The current platform handles the closing-the-loop wedge for Linux fleets — alerts in, classification, diagnosis, gated remediation, and audit. The roadmap extends in two directions.

Depth.A separate ML safety classifier — an independent LLM call with a hardened prompt template — will sit between the trust × risk gate and the worker dispatch. Its only job is to answer yes or no to the question “is this specific action safe on this specific host right now?” It can never relax the existing gates; it can only veto. The natural home for the per-tenant trained model is this classifier slot.

Per-tenant file-based memory — exportable, version-controllable markdown files instead of opaque database rows — will replace the current resolution corpus. Sidechain transcripts will capture each pipeline stage's full reasoning as JSONL, separately from the summary view in the dashboard.

Breadth.The wedge is closing incidents on existing infrastructure. The trajectory is the full lifecycle of an operator's infrastructure under a single agentic surface — what we think of as vibe deploy, alongside the vibe coding the industry already has. Describe a project; the platform picks the cloud, provisions, watches, fixes what breaks, and grows a per-tenant resolution corpus the operator owns. The wedge unlocks the rest: once an operator trusts the platform to close a tier-one incident at three in the morning, they trust it to ship the next environment, and the same agentic loop handles both.

The idea is large and the road is long. We know what we are signing up for.

08Closing note

For builders in regulated domains.

Three things we have learned by building.

The harness is auditable; the model is not. When a compliance auditor asks why a fix was applied, the answer cannot be “the model decided.” The answer has to be a chain of platform decisions — what mode the server was in, what trust level the agent had, what risk level the recipe carried, who approved, what the platform recorded — ending with the model's reasoning as one input among several. The harness is what produces a defendable audit trail.

Independent failure modes are the only real defense in depth. Five gates that all depend on the same LLM provider are one gate. Five gates that depend on a server mode (operator-set), recipe risk (catalogue-curated), trust level (per-agent), tool filter (hardcoded in code), and a separate classifier call (independent LLM) fail under different conditions and give the operator a real safety margin. Audit for independence early; correct it before the system grows.

Trust gradients beat trust switches. Operators do not want a checkbox that says “let the AI run things.” They want a path from observation to autonomy that they can step through, demonstrate defensibility on, and walk back from at any point. Building the platform around that path is the difference between something an operator will run on production infrastructure and something they will give a five-minute demo on and never touch again.

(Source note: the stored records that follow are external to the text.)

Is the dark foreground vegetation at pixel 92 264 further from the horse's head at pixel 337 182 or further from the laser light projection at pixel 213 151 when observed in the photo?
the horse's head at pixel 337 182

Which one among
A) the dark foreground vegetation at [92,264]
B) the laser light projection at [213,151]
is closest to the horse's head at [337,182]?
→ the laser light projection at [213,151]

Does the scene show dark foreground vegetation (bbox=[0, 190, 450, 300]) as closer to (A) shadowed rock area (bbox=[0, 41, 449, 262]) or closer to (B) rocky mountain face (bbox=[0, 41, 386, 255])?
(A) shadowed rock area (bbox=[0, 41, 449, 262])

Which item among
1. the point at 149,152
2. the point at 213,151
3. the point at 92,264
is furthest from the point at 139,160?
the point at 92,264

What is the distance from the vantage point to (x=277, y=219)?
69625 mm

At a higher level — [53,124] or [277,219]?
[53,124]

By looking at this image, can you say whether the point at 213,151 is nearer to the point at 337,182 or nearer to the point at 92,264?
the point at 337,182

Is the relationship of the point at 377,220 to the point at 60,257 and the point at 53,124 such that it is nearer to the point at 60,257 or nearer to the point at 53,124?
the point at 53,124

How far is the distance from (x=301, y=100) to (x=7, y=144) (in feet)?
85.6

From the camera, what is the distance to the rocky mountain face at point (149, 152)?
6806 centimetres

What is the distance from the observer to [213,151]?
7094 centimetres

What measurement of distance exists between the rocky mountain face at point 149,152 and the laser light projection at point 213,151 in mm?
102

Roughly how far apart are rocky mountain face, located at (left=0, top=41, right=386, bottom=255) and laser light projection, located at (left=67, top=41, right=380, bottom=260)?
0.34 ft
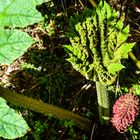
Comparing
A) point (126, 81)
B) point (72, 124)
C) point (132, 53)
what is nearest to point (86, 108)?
point (72, 124)

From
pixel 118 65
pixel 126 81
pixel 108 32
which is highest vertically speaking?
pixel 108 32

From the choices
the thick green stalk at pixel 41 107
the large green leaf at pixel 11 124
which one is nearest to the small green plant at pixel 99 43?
the thick green stalk at pixel 41 107

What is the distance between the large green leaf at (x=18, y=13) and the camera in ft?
4.03

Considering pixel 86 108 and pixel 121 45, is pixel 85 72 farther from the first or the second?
Result: pixel 86 108

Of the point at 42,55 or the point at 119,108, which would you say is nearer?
the point at 119,108

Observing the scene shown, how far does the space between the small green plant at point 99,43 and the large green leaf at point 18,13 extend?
0.54 meters

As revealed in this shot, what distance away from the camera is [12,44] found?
4.01ft

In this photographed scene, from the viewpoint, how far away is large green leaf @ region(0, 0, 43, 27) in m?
1.23

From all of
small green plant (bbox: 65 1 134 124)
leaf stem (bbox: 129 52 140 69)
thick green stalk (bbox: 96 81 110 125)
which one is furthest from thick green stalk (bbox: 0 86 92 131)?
leaf stem (bbox: 129 52 140 69)

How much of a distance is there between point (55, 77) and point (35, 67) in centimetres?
16

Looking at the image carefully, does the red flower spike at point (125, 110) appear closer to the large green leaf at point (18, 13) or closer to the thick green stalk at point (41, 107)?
the thick green stalk at point (41, 107)

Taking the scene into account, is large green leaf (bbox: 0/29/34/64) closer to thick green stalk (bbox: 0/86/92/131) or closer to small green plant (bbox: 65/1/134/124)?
thick green stalk (bbox: 0/86/92/131)

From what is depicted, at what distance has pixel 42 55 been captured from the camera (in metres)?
2.45

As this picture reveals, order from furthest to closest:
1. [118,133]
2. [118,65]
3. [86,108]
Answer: [86,108] → [118,133] → [118,65]
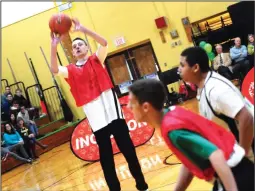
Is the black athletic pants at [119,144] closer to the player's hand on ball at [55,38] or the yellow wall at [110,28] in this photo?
the player's hand on ball at [55,38]

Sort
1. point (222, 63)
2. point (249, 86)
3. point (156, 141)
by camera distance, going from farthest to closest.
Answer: point (222, 63), point (156, 141), point (249, 86)

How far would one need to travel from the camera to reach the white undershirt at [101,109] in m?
3.14

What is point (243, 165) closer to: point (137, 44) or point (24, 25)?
point (137, 44)

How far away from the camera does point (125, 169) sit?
472cm

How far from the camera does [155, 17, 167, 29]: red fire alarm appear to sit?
12250 millimetres

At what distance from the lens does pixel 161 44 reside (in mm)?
12500

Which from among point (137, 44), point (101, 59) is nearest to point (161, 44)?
point (137, 44)

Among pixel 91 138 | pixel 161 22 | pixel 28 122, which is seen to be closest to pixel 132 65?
pixel 161 22

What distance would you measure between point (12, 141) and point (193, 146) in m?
8.11

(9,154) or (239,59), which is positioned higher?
(239,59)

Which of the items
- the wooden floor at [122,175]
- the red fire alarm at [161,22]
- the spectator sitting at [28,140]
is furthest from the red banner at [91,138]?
the red fire alarm at [161,22]

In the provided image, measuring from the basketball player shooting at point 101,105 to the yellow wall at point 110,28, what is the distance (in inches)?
370

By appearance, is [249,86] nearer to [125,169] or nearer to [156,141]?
[125,169]

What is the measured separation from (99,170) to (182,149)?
3.72m
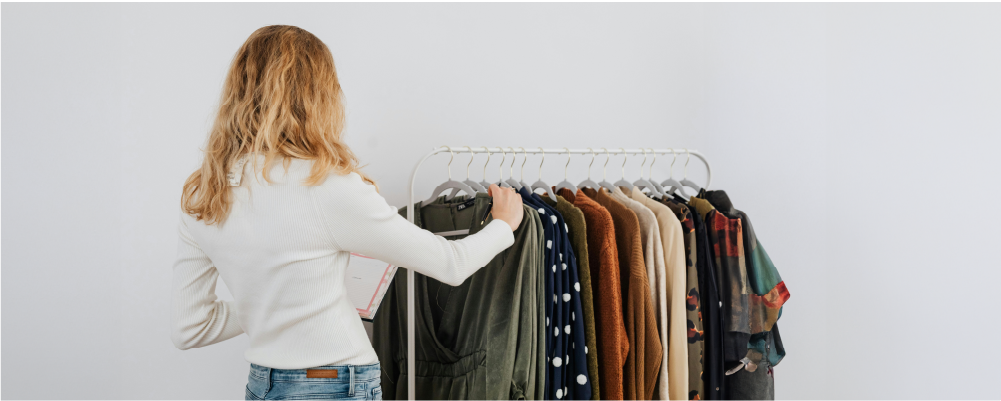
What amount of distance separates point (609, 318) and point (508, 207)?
40 centimetres

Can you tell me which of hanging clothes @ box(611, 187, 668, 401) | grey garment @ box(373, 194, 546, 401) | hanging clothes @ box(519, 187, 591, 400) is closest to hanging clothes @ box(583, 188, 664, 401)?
hanging clothes @ box(611, 187, 668, 401)

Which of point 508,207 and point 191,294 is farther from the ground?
point 508,207

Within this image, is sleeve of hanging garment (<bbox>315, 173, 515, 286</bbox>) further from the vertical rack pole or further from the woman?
the vertical rack pole

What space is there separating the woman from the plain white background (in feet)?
3.05

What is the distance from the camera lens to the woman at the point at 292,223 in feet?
3.92

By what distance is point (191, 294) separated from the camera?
136 centimetres

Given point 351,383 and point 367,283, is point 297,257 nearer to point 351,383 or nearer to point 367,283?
point 351,383

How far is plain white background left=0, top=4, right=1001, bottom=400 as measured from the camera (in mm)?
1977

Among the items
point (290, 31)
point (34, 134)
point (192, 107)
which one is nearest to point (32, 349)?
point (34, 134)

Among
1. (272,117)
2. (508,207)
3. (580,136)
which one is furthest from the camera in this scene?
(580,136)

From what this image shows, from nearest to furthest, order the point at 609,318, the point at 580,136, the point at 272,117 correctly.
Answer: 1. the point at 272,117
2. the point at 609,318
3. the point at 580,136

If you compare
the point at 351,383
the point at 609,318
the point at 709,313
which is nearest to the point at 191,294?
the point at 351,383

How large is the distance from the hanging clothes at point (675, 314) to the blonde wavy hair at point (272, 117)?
0.90 m

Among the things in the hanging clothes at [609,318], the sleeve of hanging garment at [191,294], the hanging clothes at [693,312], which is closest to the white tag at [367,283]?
the sleeve of hanging garment at [191,294]
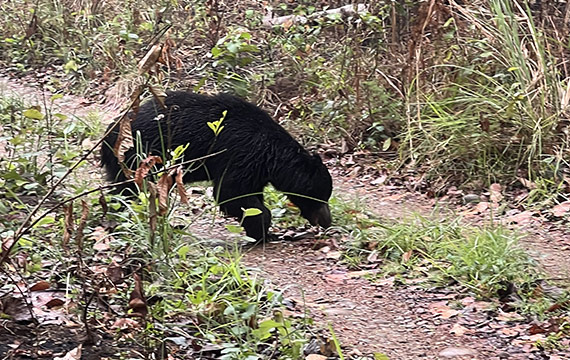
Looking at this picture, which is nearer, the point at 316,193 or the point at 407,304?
the point at 407,304

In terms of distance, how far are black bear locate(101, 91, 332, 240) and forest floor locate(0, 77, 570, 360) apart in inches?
14.2

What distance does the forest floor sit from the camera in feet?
15.1

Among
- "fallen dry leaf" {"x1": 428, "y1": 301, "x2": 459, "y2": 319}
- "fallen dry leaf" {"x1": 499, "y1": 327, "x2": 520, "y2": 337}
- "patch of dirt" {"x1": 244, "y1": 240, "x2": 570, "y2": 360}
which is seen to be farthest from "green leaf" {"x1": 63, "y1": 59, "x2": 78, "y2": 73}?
"fallen dry leaf" {"x1": 499, "y1": 327, "x2": 520, "y2": 337}

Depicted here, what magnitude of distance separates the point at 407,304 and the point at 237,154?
1979mm

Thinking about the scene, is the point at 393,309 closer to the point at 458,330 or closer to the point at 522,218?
the point at 458,330

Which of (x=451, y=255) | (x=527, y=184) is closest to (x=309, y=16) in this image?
(x=527, y=184)

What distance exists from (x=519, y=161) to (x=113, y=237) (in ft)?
13.3

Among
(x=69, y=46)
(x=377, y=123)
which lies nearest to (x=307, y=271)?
(x=377, y=123)

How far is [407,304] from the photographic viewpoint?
5.29 meters

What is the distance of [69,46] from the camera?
12.3 meters

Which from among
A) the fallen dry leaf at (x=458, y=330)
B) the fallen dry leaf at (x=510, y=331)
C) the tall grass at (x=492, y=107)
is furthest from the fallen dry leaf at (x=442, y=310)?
the tall grass at (x=492, y=107)

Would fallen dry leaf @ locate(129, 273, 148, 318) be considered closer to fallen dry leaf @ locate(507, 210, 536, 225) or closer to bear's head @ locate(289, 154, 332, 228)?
bear's head @ locate(289, 154, 332, 228)

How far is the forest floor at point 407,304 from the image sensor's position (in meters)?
4.62

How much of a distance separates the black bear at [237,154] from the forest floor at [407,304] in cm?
36
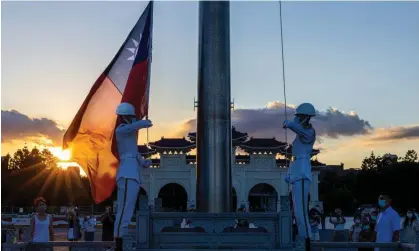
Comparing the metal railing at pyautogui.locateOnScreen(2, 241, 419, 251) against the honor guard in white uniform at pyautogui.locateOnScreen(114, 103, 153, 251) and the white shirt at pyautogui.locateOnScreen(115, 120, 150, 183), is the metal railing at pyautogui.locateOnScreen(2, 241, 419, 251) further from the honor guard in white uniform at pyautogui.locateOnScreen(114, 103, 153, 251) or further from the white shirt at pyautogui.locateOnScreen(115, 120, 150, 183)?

These are not unique to OpenRemedy. They are the consequences of taking autonomous operations seriously enough to put it in front of a buyer who has compliance requirements. The technology is the model; the product is the harness.

Citations

[1]Liu, J., Zhao, X., Shang, X., and Shen, Z. Dive into Claude Code: The Design Space of Today's and Future AI Agent Systems. arXiv:2604.14228, 2026. The 1.6% / 98.4% finding (AI decision logic versus deterministic infrastructure) is the source of the central thesis applied throughout this document. ↩

The moat is the harness, not the model.